Inotropes were gradually weaned over the course of 2 days. His postoperative course was complicated by pneumonia, which was successfully treated. He was discharged in good condition 15 days postoperatively. He experienced dramatic symptomatic improvement (NYHA class I), but unfortunately died 18 months later from accelerated graft atherosclerosis.
Case 2
The donor was an overweight 37-year-old man (85 kg) with a history of alcohol abuse. He presented to hospital having had a respiratory arrest; after resuscitation, investigations revealed severe methanol intoxication (44 mmol/L). Despite aggressive medical management, he deteriorated and was pronounced brain dead 18 hours after admission. An ECG revealed nonspecific ST changes, but his echocardiogram was normal with good ventricular function. He initially required dopamine 8 µg/kg per minute (BP = 88 mm Hg systolic, CVP = 9 mm Hg). The liver, kidneys, and pancreas were also harvested.
The recipient was a 30-year-old man with a dilated cardiomyopathy and congestive heart failure. He had elevated pulmonary artery pressure (53/33 mm Hg) and increased PVR (3.5 Woods units). The transplant was uneventful, with a donor ischemic time of 3 hours 47 minutes. The postoperative course was uneventful and he was discharged in good condition on the tenth postoperative day. He has continued to enjoy an excellent long-term result (6-year follow-up).
Case 3
The donor was a previously healthy 32-year-old woman who had had accidental methanol poisoning. She presented comatose in the emergency department 36 hours after ingestion. At this time, her methanol level was 27 mmol/L, ethanol level was less than 2 mmol/L and she was in a state of profound metabolic acidosis (pH < 6.8). She deteriorated to a state of brain death 18 days later. She required significant inotropic support (levophed 0.25 µg/kg per minute and dopamine 9 µg/kg per minute). Echocardiography revealed a normal heart with slightly reduced contractility. The ECG was unremarkable. The liver and kidneys were also harvested.

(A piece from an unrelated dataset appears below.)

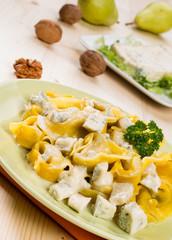Tortelloni ripieni con gorgonzola e noci, close-up, fuoco selett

The recipient was a 16-year-old boy with a complex history of congenital heart disease and multiple operations. Before transplantation, he was in biventricular congestive heart failure with low cardiac output and pulmonary edema, and was dependent on inotropic agents.
The transplant procedure was technically difficult because of the dense adhesions from previous repairs. The coarcted transverse arch was also repaired with a section of donor arch under circulatory arrest. Substantial inotropic support, consisting of dopamine 20 µg/kg per minute, dobutamine 20 µg/kg per minute, epinephrine 0.6 µg/kg per minute, and norepinephrine 0.8 µg/kg per minute, was required to wean the patient off bypass and the chest was stented open. The donor ischemic time was 3 hours 13 minutes.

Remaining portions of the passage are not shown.